I thought, probably influenced by the game Spore, that generating creatures would be interesting; and it’s quite different from the sempiternal terrains.

Generating a complete creature with bones, organs, tissues would require an incredible amount of work though, so we limited ourselves to skeletons. This is afterall what gives its structure to a body, and we can use our imagination to build the rest. Doing so also has the advantage that we could easily translate it to 3D animation skeletons afterwards.

Accessibility

Procedural generation is a pretty cool subject in computer science, and lots of programmers enjoy doing things that work, but that are comprehensible only to other programmers.

In the video games world, procedural generation is used to produce large quantities of various content, but it is easy to forget that somebody has to do a quality check on the generated content. This person is most probably a non-tech, like an artist or level designer. The other goal of creating a procedural generator is therefore to make it usable by other people, who do not necessarily understand how it works.

Technical side

Engine

The engine for this generator is a L-system library we wrote during course, and improved for this project.

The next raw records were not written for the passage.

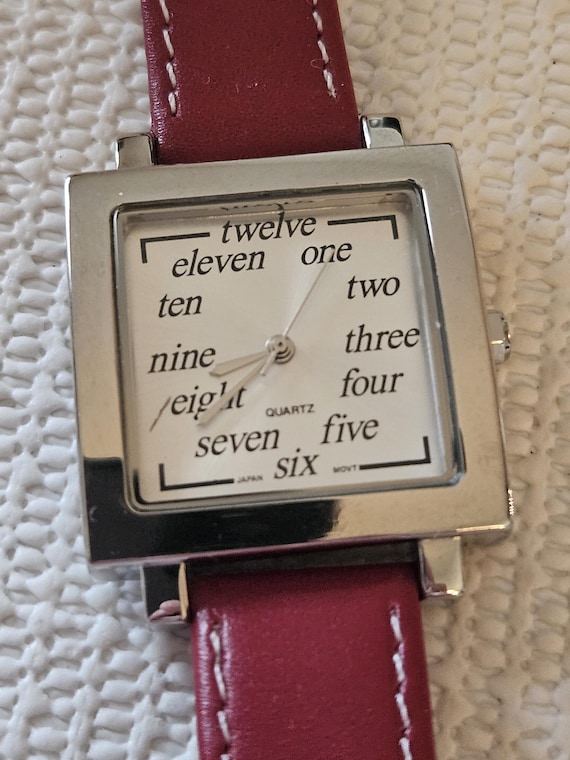 ladies red watch with handwritten numbers - image 1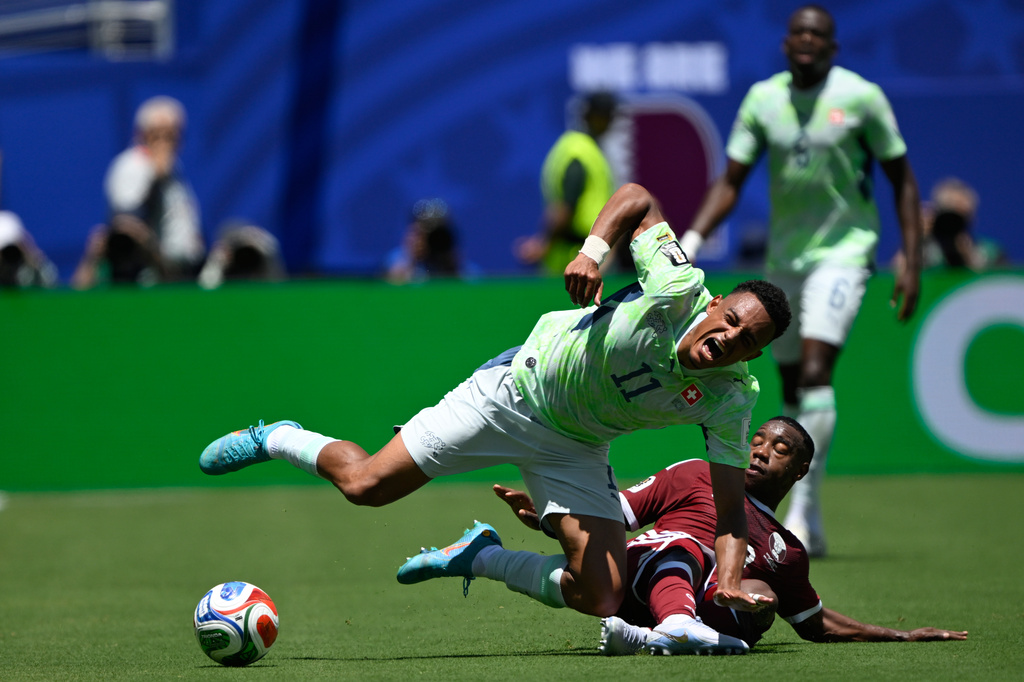 Switzerland's Dan Ndoye. left, is brought down by Qatar's Assim Madibo during the World Cup Group B soccer match between Qatar and Switzerland in Santa Clara, Calif., near San Francisco, Saturday, June 13, 2026. (AP Photo/Eakin Howard)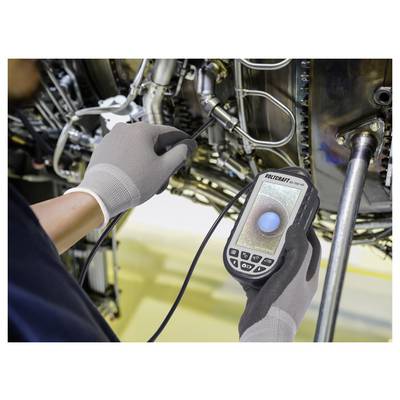 A technician inspects an aircraft engine using a handheld borescope camera, displaying a detailed view of internal components on its screen.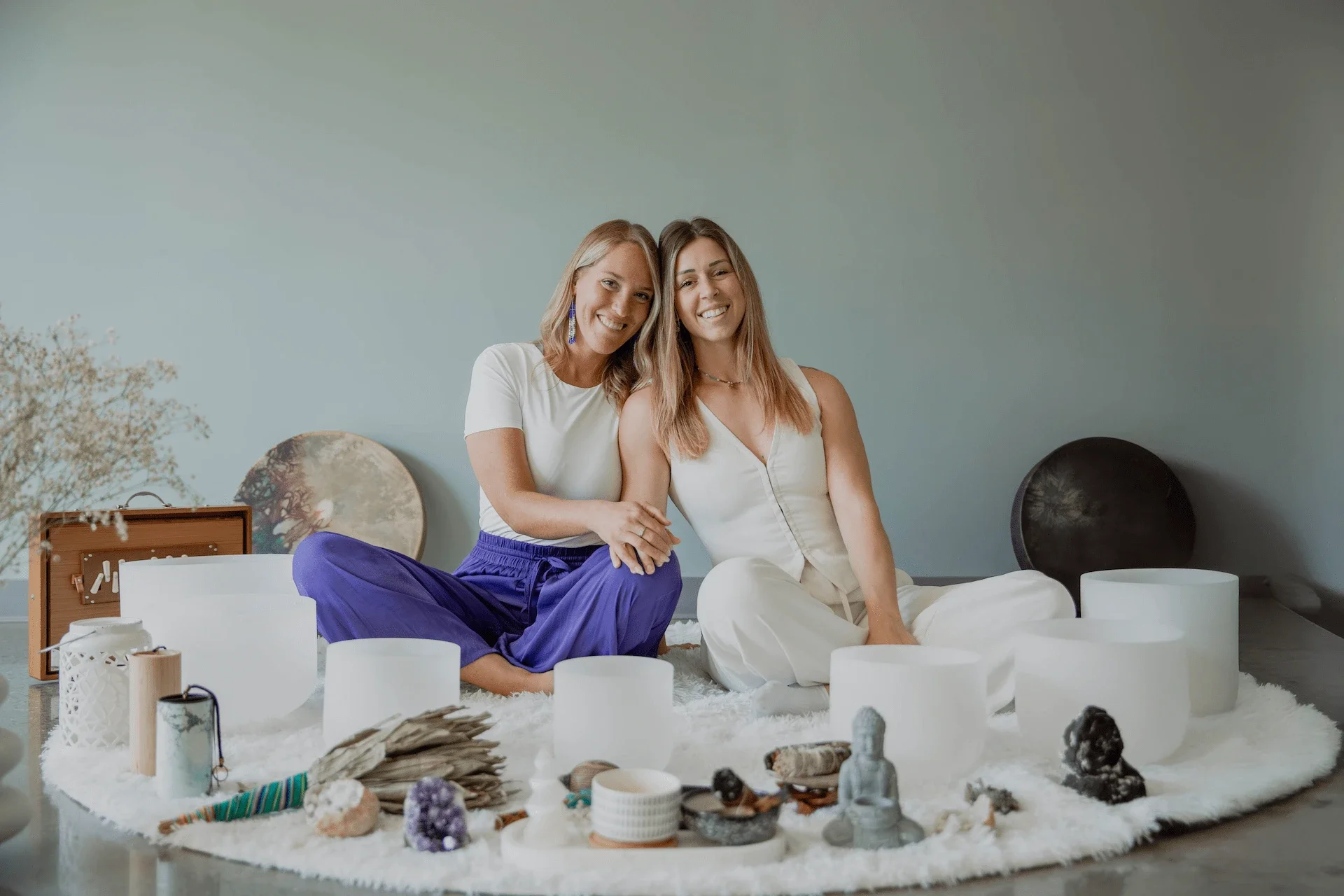 Deux femmes assises ensemble sur un tapis, entourées de bols chantants en cristal et d’objets spirituels, souriant à la caméra.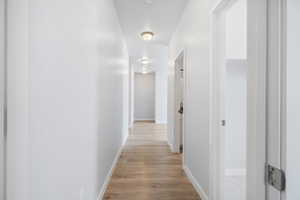 Hallway with light wood-style flooring and baseboards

Our skeletons are defined by a grammar, consisting of rules that describe how bones are produced. Given a starting point; the axiom, the engine will process the rules to expand our axiom into a list of symbols to which we give meaning: these will be our bones.

Sample grammar

Trunk → Head Spine Tail
Spine → HighSpine LowSpine
HighSpine → Vertebra [Arm] Vertebra HighSpine
HighSpine → ε

These rules are translated into Python code, but in the current state they do not provide enough information to produce interesting skeletons. That’s why we introduced parameters into our rules, to have more complex emerging behaviors.

UI

The symbols are then processed by a set of drawing commands: they abstract the way to represent symbols. It could be anything like printing their names to the console, or sending meshes to a 3D printer.

We wanted to have visual and real-time feedback for the user, so having a 3D view of our skeletons inside the project was the goal. This way, we could also put parameters as widgets inside the UI and let the user play with the generator at its full extent.